Consider the reaction: $$\mathrm{N}_{2} \mathrm{O}_{4}(g) \rightarrow 2 \mathrm{NO}_{2}(g)$$ where \(P_{\mathrm{NO}_{2}}=0.29\) atm and $P_{\mathrm{N}_{2} \mathrm{O}_{4}}=1.6 \mathrm{atm} .$ For this reaction at these conditions, \(\Delta G=-1000 \mathrm{J}\) and \(\Delta G^{\circ}=6000 \mathrm{J}\) . Which of the following statements about this reaction is(are) true? a. The reverse reaction is spontaneous at these conditions. b. At equilibrium, \(P_{\mathrm{N}_{2} \mathrm{O}_{4}}\) will be greater than 1.6 \(\mathrm{atm}\) . c. The value of K for this reaction is greater than 1. d. The maximum amount of work this reaction can produce at these conditions is –6000 J. e. The reaction is endothermic.

The spontaneity of a reaction can be determined using the value of ΔG. If ΔG is negative, the reaction is spontaneous, and if ΔG is positive, the reaction is non-spontaneous. For this reaction, \(\Delta G=-1000 \mathrm{J}\).

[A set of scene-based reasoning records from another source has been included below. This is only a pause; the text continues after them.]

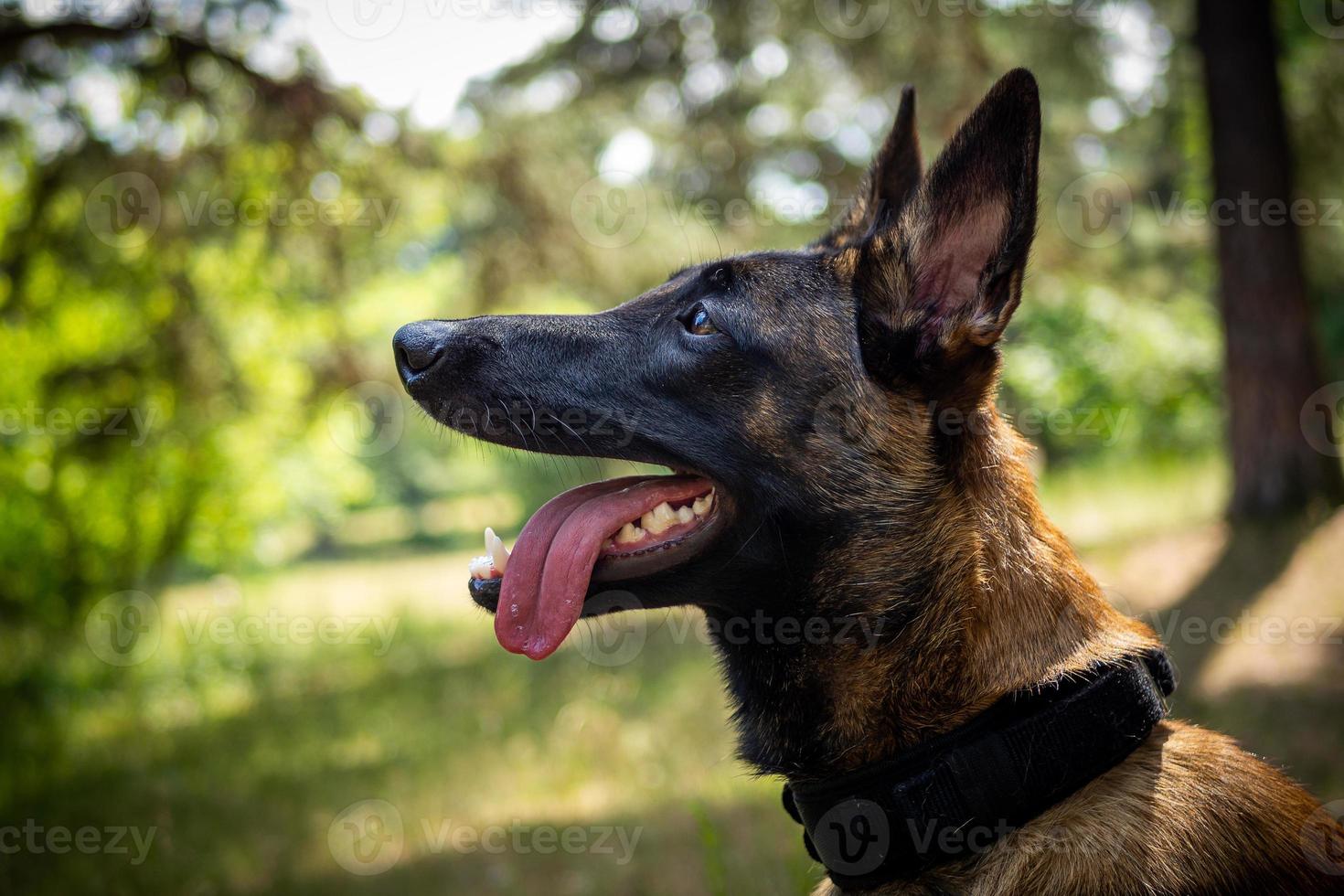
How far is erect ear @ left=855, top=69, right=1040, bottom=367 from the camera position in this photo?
2043 millimetres

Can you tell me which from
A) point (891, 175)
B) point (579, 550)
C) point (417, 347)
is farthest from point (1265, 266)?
point (417, 347)

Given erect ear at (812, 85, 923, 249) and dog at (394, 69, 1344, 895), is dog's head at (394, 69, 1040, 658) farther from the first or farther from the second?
erect ear at (812, 85, 923, 249)

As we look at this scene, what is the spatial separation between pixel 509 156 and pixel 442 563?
1435 centimetres

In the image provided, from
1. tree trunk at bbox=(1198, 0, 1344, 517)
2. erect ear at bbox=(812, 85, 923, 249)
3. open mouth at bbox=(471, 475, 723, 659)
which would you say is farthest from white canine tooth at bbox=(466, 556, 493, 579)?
tree trunk at bbox=(1198, 0, 1344, 517)

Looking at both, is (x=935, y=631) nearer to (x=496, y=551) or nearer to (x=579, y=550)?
(x=579, y=550)

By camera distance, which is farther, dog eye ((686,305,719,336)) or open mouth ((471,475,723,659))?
dog eye ((686,305,719,336))

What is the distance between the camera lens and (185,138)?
270 inches

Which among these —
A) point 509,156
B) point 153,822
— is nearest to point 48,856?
point 153,822

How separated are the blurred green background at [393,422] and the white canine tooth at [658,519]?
1.69 feet

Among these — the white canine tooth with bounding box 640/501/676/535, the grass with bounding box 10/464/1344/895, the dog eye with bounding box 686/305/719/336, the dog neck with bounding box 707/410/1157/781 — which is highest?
the dog eye with bounding box 686/305/719/336

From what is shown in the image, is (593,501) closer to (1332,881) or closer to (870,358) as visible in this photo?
(870,358)

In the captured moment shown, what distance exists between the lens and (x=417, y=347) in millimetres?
2477

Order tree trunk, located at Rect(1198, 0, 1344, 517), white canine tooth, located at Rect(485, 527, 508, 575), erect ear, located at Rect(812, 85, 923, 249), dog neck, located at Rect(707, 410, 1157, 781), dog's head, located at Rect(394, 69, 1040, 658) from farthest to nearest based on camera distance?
1. tree trunk, located at Rect(1198, 0, 1344, 517)
2. erect ear, located at Rect(812, 85, 923, 249)
3. white canine tooth, located at Rect(485, 527, 508, 575)
4. dog's head, located at Rect(394, 69, 1040, 658)
5. dog neck, located at Rect(707, 410, 1157, 781)

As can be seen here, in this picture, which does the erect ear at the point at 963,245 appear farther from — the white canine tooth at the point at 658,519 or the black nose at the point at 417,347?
the black nose at the point at 417,347
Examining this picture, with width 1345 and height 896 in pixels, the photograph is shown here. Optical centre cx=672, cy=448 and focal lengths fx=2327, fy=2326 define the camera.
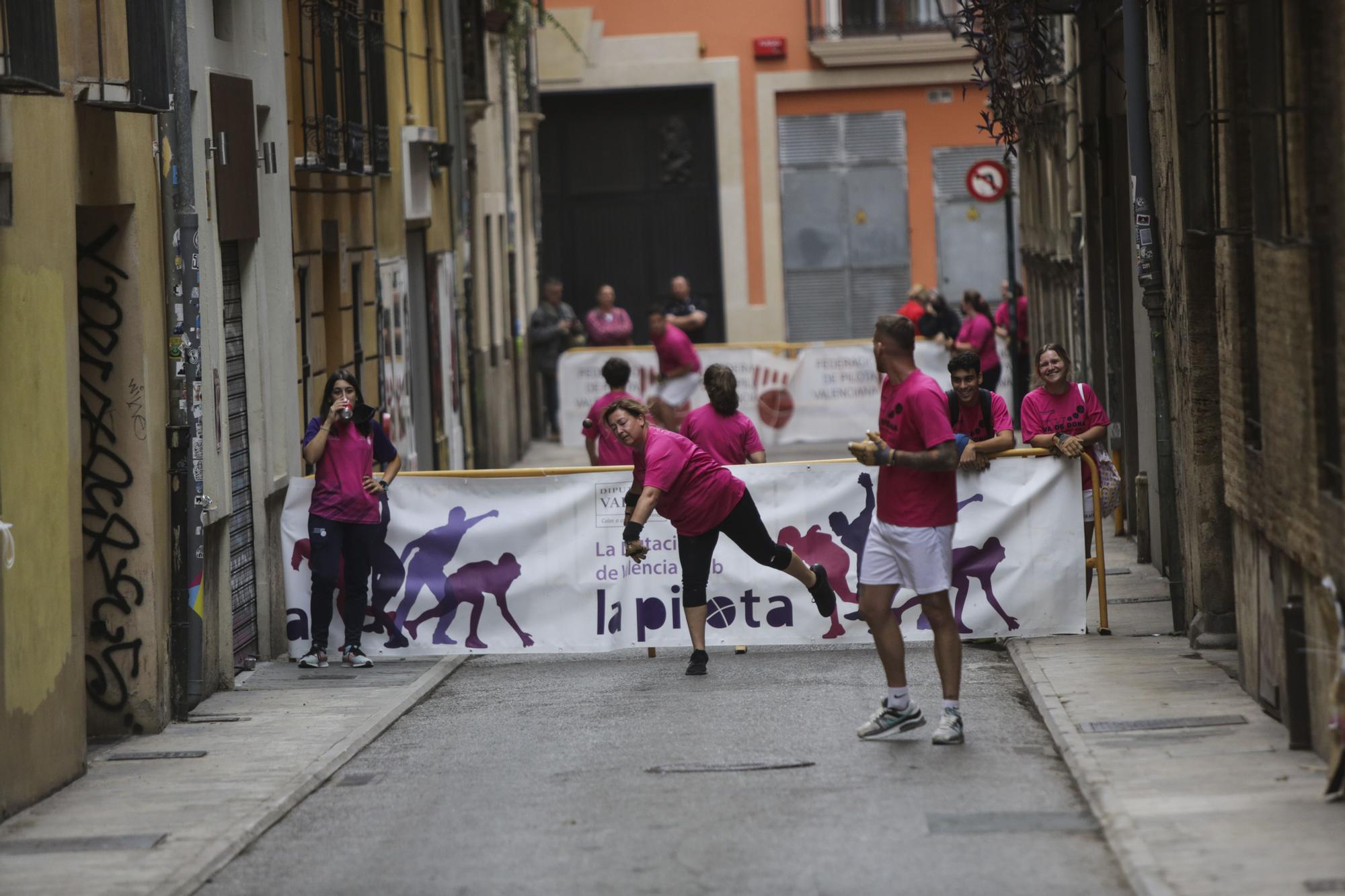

Since ΔG is negative, the reaction is spontaneous.

Let's calculate the reaction quotient (Q) using the given partial pressures of the reactants and products. $$Q = \frac{(P_{NO_2})^2}{P_{N_2O_4}}$$ Plug in the given values: $$Q = \frac{(0.29 \mathrm{atm})^2}{1.6 \mathrm{atm}}$$ $$Q = 0.0521$$

We can find the equilibrium constant K using the formula: $$\Delta G = \Delta G^{\circ} + RT\ln{Q} $$ where R is the gas constant (8.314 J/(mol∙K)) Since ΔG < 0, we can rewrite the formula: $$\Delta G^{\circ} - \Delta G = - RT\ln{Q} $$ And we can find K using ΔG° and the formula: $$\Delta G^{\circ} = - RT\ln{K} $$ Now plug in the values: $$6000\mathrm{J} = 1000\mathrm{J} + 8.314\frac{\mathrm{J}}{\mathrm{mol} \cdot\mathrm{K}}\cdot T\ln{Q} $$ $$5000\mathrm{J} = 8.314\frac{\mathrm{J}}{\mathrm{mol} \cdot\mathrm{K}}\cdot T\ln{Q} $$ Now, we can find the value of K using the relation: $$\ln{K} = \frac{\Delta G^{\circ}}{- RT} $$ Plug in the values: $$\ln{K} = \frac{6000\mathrm{J}}{-8.314\frac{\mathrm{J}}{\mathrm{mol} \cdot\mathrm{K}}\cdot T} $$ We need to find the temperature first to get the value of K. To find the temperature, we use equation $$5000\mathrm{J} = 8.314\frac{\mathrm{J}}{\mathrm{mol} \cdot\mathrm{K}}\cdot T\ln{0.0521} $$ $$ T = \frac{5000\mathrm{J}}{{-8.314\frac{\mathrm{J}}{\mathrm{mol} \cdot\mathrm{K}}\cdot \ln{0.0521}} = 236.82 \,\mathrm{K}$$ Now plug back the Temperature and find K: $$\ln{K} = \frac{6000\mathrm{J}}{-8.314\frac{\mathrm{J}}{\mathrm{mol} \cdot\mathrm{K}}\cdot 236.82 \,\mathrm{K}} $$ $$\ln{K} = -2.86$$ $$K = e^{-2.86} = 0.057$$

a. The reverse reaction is spontaneous at these conditions. False. Since ΔG is negative, the forward reaction is spontaneous. b. At equilibrium, \(P_{N_{2}O_{4}}\) will be greater than 1.6 atm. False. Since K < 1, the value of \(P_{N_{2}O_{4}}\) will be less than 1.6 atm at equilibrium. c. The value of K for this reaction is greater than 1. False. We calculated the value of K to be 0.057, which is less than 1. d. The maximum amount of work this reaction can produce at these conditions is –6000 J. False. The maximum amount of work that can be produced is given by ΔG, which is -1000 J. e. The reaction is endothermic. False. Since ΔG° is positive and K < 1, the reaction is exothermic. Based on our analysis, all of the given statements are false.